Come si premetteva in un articolo precedente di Psicologo Melzo – Psicologo Novate, tra le caratteristiche psicologiche della testimonianza, vi è soprattutto il contesto in cui essa avviene, ovvero in un aula di tribunale nel merito di processi penali in cui il testimone è sottoposto ad un esame e ad un controesame dalle parti (solitamente il pubblico ministero e l’avvocato dell’imputato): se è vero che entrambe le parti (accusa e difesa) intendono ottenere dal testimone una ricostruzione dei fatti, è anche vero che l’obiettivo non è comune, in quanto le informazioni da acquisire devono sostenere tesi completamente opposte (a favore o contro l’imputato).

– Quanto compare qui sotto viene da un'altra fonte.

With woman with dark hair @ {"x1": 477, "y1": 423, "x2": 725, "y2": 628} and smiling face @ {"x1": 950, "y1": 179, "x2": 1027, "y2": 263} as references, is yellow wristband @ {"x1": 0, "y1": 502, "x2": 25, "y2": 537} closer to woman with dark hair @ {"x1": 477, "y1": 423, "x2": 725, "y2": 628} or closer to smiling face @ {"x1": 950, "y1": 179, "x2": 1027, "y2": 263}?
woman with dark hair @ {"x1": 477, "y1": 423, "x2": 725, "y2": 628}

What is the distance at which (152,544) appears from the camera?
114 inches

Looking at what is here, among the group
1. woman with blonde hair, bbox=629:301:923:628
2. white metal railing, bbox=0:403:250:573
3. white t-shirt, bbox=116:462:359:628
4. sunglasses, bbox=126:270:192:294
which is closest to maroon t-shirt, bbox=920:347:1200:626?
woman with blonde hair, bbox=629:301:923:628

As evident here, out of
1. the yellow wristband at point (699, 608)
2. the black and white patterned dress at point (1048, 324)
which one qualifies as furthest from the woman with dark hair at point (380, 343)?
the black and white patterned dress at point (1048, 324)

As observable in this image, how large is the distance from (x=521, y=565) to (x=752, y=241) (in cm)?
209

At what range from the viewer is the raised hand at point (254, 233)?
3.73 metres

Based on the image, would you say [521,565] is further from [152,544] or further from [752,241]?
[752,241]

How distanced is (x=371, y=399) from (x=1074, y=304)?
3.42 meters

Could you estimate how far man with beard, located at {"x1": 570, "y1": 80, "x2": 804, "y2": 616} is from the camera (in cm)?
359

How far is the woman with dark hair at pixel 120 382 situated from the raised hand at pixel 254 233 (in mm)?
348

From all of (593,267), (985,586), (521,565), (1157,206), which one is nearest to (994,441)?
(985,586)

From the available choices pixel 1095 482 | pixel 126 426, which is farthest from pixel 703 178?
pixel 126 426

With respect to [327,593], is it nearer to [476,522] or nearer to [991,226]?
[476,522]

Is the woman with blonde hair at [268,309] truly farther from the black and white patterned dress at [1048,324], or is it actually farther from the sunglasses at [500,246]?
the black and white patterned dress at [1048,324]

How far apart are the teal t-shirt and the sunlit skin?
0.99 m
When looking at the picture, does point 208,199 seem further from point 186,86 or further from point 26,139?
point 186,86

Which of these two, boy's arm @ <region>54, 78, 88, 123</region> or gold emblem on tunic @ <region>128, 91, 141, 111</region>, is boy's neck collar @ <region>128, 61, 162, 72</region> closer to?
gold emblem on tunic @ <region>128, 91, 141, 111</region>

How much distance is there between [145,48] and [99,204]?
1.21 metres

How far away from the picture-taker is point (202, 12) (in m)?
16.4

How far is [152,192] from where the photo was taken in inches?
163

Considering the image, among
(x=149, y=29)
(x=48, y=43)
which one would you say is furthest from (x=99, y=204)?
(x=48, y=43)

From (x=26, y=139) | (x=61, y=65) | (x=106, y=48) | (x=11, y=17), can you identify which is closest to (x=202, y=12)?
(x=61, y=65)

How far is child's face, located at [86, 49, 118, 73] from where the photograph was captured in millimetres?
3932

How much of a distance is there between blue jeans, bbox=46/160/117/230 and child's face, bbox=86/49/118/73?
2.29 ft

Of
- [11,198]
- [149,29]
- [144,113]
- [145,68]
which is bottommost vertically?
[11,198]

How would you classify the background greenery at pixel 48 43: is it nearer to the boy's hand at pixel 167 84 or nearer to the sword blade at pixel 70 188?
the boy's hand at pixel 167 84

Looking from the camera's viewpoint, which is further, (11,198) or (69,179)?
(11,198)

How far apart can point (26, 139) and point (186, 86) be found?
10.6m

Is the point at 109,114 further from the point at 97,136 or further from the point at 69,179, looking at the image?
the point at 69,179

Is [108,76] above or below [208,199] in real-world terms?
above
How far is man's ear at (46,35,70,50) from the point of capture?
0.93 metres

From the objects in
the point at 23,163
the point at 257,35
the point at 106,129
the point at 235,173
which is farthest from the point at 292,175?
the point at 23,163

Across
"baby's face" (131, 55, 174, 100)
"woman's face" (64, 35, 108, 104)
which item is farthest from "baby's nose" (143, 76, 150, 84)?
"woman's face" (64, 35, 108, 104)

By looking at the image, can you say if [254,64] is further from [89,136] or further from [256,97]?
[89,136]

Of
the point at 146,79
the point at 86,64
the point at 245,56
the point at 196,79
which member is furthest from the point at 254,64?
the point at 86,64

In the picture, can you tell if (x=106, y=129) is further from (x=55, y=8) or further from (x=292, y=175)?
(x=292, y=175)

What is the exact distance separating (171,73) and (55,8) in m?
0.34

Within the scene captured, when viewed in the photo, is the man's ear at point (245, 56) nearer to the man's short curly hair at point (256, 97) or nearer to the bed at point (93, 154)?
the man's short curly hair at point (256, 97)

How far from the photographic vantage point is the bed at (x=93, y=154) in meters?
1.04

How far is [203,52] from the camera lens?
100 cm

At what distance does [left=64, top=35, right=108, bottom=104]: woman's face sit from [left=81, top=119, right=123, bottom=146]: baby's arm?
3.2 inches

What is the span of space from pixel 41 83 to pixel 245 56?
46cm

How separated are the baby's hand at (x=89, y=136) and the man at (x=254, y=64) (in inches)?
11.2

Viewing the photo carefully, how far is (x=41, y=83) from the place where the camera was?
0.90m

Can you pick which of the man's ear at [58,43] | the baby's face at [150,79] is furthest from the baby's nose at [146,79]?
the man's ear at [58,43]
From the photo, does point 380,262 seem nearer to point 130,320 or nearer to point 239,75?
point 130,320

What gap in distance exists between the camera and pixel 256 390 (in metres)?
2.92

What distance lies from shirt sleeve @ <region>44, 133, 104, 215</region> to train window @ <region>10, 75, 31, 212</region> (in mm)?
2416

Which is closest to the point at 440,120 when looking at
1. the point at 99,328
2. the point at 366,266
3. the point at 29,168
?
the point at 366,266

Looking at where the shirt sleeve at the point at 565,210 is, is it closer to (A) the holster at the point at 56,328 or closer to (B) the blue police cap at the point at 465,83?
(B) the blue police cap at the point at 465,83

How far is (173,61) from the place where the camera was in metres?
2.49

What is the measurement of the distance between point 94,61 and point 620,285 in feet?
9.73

..e lo stress del testimone

Niente di più facile quindi che il testimone sia messo sotto pressione affinché possa risultare poco credibile, per alcune caratteristiche personologiche, per alcuni comportamenti o “semplicemente” per l’inattendibilità delle informazioni fornite, per incoerenza, vuoti di memoria, confusione…
Il romanzo “Testimone inconsapevole” di Gianrico Carofiglio, offre un ottimo spunto su come le domande siano fondamentali per ottenere certe informazioni e comprendere le risposte, ma molto più approfondito risulta essere un altro saggio dello stesso autore, “L’arte del dubbio”, proprio sulla tecnica delle domande in tribunale.

Tecniche e domande

Essendo questo un sito di psicologia però, cerchiamo di capire come è possibile ottenere informazioni da chi è stato testimone ad un evento cercando di aderire maggiormente al ricordo della persona:

-porre domande a risposta chiusa, quali “si” o “no”, aiuta a ricostruire passo per passo gli eventi da narrare, riducendo il rischio di confusione, sebbene al contempo possa far sentire il testimone “ingabbiato” e impossibilitato ad arricchire la propria risposta. Eppure, lasciare molto spazio alle risposte rischia paradossalmente di fornire un racconto meno dettagliato, o che si focalizza su questioni meno rilevanti per il dibattimento;

-la testimonianza non è un processo soggettivo, ma relazionale: anche l’interazione tra chi pone le domande e chi risponde incide su come la persona può ricordare ed esporre: se il non verbale della persona che pone la domanda è aggressivo, per esempio, genera un clima emotivo nel testimone ben diverso da un tono accogliente o di incoraggiamento;
Vi sono poi modi suggestivi di porre domande, ovvero formule che inducono già una specifica risposta. Citiamo due casi:

- vari studi di linguistica e di psicologia generale dimostrano che ad una domanda in cui venga esposta un’informazione in alternativa al suo contrario (per esempio: Si ricorda se c’era una macchina bianca o non c’era?), le persone tendono a rispondere sul positivo

- una domanda può far virare l’attenzione su un dettaglio da confermare, ma in realtà il vero obiettivo è far confermare un’informazione già contenuta nella domanda. È più semplice fare un esempio: chiedendo “si ricorda se accanto al taxi fosse parcheggiata un’altra vettura blu ad uso “noleggio con conducente”?” si dà per implicita la presenza di un taxi, a cui la persona, in quel contesto, non porrà attenzione al taxi, ma ad una vettura blu che avesse anche la targhetta di NCC.

Tutte queste domande di stampo suggestivo sono ovviamente da eliminare in un lavoro di raccolta informazioni con bambini, ma su questo capitolo occorrerà dedicare un apposito articolo.